À Cusco, les directions cardinales croisant le Temple du Soleil, passent sur l’axe Est-Ouest par le mont Pachatusan et par l’axe nord-sud se dirige vers la sortie de la Croix-du Sud ). Le Quoricancha, cela veut dire l’enceinte d’or, était le cœur des quatre provinces du Tawantinsuyu dont la grande muraille elliptique a ses terrasses orientées au sud-ouest, vers le soleil. C’est pourquoi Cusco est l’ombilic du monde, dans la paume de la « montagne cosmique » dont parle Mircea Eliade, un mythe récurrent dans beaucoup de cultures. Les prêtres incas multipliaient les rituels à l’occasion du lever de soleil au solstice d’hiver en juin (nous sommes dans l’hémisphère sud, ne l’oubliez pas). C’était et c’est toujours l’Intiraymi, la fête du soleil que l’on célèbre aujourd’hui comme le Corpus Christi, Inquisition oblige. Mais dans l’esprit des Indiens, il n’y a aucune équivoque !Il faut encore souligner que le Wilcamayu ou Vilcanota ou Urubamba, la rivière qui traverse la Vallée Sacrée près de Cusco, qui coule ses limons couleur de cendres en dégageant des vapeurs, est elle aussi associée au fleuve de feu originel dans le ciel, la Voie Lactée. Et voilà la boucle refermée qui fait de nouveau de Cusco l’ombilic du monde. Vous voyez que tous les chemins ne passent pas par Rome. La papauté et l’Inquisition avaient oublié les routes incas
Il y a 20 ans, j’ai participé à un rite de Pago a la tierra, offrande à la terre, avec une lecture dans la coca, effectué par un Paqo, un sorcier ou shaman que l’on appelle aussi altomisayoq ou pampamisayoq selon son origine de la montagne ou de la plaine. A cette occasion, il m’avait aussi consacré au Pachatusan, la montagne cosmique de Cusco (image#8). Le rituel était destiné à favoriser à l’époque le développement de l’Ecole de Médecine, toute nouvelle, qui se logeait dans les dépendances d’une demeure coloniale, La Casa del Almirante, près de la Plaza de Armas, au centre ville.
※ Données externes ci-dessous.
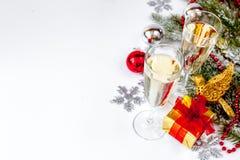 Стекла взгляд сверху шампанского и орнаментов рождества Стоковые Фото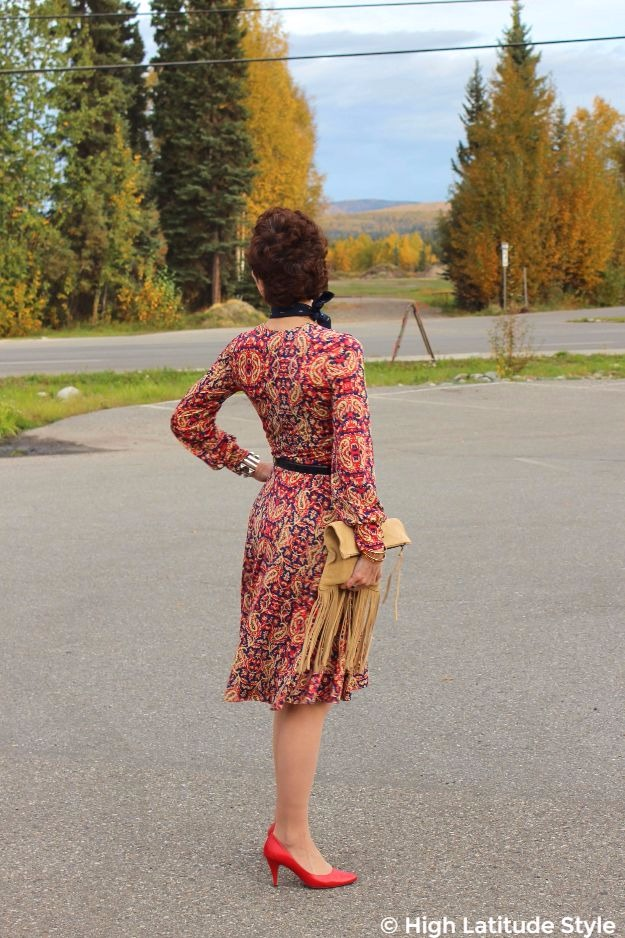 #midlifestyle woman in fall posh chic outfit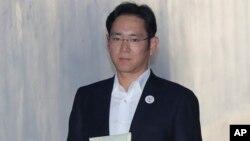 삼성전자 이재용 부회장이 27일 뇌물공여 혐의 관련 항소심 결심 재판에 출석하기 위해 호송차에서 내려 서울고등법원 법정으로 향하고 있다.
Sur le terrain vague où se déroula le rituel, vous pouvez me croire, se dressent aujourd’hui plusieurs édifices respectables qui abritent la faculté de médecine, consacrée comme l’une des meilleures des Andes pour sa formation dispensée en faveur des populations indiennes locales L’histoire andine se déroule par cycle, les Pachacutec, comme l’historien péruvien Pablo Macera les décrit. Après l’âge d’or inca que nous venons de parcourir, le mauvais comportement des hommes, leurs vices et leur manque de vénération commencent à irriter sérieusement le dieu Wiracocha. Il décide d’abandonner la terre à son sort, (et dépêche l’instrument de son châtiment, fléau du destin, le capitaine Pizarro, prétendent les mauvaises langues). Mais on appelle cela de l’ethnocentrisme, toujours tout interpréter par le petit bout de notre lorgnette. En chemin vers son palais céleste, où croyez-vous que le dieu se dirige ? Evidemment, il emprunte la Voie Lactée qu’il croise sur un pont chacana, une partie de notre Croix du Sud. Son départ est la répétition cyclique du mythe qui parlait de l’âge des guerriers, déjà en l’année 640 de notre ère, quand tout le monde andin fut détruit par une inondation, toujours le phénomène del Niño.